§ EXERCISE DIRECTIONS: Rewrite the part of the records that begins with the line containing "From the camera, which" and ends with the line containing "364 centimetres", changing "crowd of people" to "group of people" and leaving everything else as it is.

§ EXTRACTED DATA:
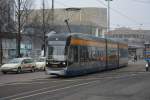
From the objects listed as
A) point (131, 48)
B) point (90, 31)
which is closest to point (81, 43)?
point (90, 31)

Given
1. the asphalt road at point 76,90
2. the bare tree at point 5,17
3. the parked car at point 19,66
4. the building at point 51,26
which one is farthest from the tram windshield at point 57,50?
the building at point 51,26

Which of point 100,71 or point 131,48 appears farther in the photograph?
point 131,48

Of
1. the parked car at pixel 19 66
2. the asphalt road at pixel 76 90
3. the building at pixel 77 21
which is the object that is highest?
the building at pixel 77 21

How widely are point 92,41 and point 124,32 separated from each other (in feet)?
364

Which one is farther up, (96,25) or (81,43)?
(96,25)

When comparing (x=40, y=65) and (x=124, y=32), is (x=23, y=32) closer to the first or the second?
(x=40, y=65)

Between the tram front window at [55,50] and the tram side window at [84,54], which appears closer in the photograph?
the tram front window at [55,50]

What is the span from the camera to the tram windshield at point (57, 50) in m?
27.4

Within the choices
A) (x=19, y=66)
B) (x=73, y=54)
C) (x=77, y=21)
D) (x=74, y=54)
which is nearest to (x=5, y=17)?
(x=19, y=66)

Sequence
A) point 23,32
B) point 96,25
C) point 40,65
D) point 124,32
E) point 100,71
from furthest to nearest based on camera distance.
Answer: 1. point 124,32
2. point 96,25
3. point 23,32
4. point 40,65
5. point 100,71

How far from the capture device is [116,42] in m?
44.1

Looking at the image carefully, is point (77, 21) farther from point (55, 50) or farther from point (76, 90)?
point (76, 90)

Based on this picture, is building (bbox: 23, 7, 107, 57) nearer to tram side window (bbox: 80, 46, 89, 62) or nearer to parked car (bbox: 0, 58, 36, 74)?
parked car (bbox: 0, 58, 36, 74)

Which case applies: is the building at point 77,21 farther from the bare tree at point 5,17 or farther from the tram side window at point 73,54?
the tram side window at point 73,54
...
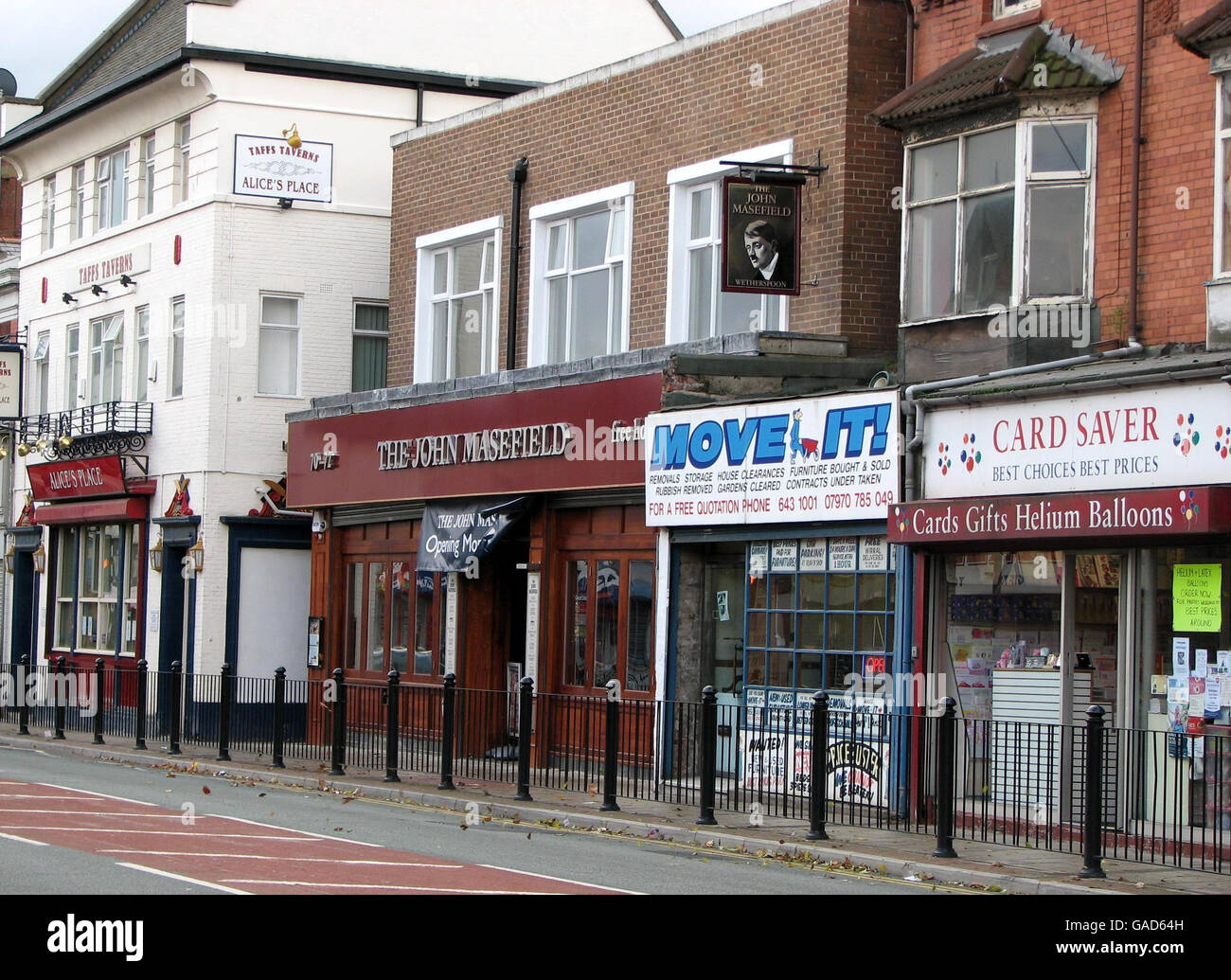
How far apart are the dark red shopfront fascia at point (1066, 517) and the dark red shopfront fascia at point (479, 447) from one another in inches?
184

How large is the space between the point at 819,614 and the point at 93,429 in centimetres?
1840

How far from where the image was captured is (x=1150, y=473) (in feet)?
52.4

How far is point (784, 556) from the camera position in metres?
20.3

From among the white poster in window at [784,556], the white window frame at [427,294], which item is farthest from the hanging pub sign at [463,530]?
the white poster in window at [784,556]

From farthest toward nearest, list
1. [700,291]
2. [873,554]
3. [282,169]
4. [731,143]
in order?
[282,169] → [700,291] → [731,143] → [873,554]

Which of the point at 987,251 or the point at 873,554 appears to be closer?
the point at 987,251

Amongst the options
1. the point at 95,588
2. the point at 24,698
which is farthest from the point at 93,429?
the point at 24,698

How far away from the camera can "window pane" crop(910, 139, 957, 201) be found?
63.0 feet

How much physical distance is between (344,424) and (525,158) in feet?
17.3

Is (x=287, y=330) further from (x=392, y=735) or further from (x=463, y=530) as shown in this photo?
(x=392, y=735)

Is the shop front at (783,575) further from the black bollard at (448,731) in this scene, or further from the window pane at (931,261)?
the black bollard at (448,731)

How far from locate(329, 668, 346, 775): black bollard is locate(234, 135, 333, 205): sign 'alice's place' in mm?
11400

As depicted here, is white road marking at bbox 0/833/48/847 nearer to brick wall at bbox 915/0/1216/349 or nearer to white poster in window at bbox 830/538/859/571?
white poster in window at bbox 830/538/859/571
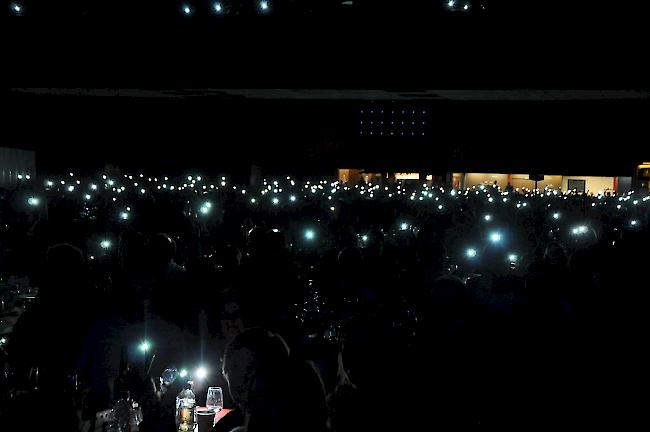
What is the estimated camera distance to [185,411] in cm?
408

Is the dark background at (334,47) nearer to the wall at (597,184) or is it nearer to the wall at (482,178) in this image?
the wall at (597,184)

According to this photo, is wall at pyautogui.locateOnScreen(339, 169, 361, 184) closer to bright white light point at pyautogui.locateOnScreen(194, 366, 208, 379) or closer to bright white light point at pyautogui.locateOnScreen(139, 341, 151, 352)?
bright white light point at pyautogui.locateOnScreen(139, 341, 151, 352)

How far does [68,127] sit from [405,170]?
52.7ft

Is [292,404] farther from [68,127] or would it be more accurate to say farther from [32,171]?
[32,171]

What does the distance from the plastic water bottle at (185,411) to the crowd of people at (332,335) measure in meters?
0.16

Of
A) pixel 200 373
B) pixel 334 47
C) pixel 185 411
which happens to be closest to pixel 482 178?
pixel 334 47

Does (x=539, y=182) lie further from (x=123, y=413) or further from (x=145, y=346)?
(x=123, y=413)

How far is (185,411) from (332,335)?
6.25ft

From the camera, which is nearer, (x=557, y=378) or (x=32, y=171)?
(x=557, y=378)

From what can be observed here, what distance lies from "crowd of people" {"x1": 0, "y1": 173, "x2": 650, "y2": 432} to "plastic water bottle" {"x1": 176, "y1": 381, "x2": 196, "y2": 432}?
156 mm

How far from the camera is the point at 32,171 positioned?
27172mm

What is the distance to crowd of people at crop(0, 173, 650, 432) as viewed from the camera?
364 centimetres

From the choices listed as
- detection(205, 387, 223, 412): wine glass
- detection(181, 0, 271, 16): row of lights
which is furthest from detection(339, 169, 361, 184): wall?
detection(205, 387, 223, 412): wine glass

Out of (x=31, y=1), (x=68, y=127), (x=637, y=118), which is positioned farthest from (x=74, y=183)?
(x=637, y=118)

§ RESULT BELOW:
From the camera, which is nearer, (x=557, y=378) or (x=32, y=171)?
(x=557, y=378)

From what can be observed here, what distance lies from "group of people" {"x1": 0, "y1": 173, "x2": 650, "y2": 432} to "plastic water bottle" {"x1": 176, "y1": 381, "x2": 196, "y2": 432}?
156 mm

How far from the camera is the point at 32,171 positioned?
27172mm

What is the distance to group of people at crop(0, 173, 650, 432) as viewed from the camera?
364 centimetres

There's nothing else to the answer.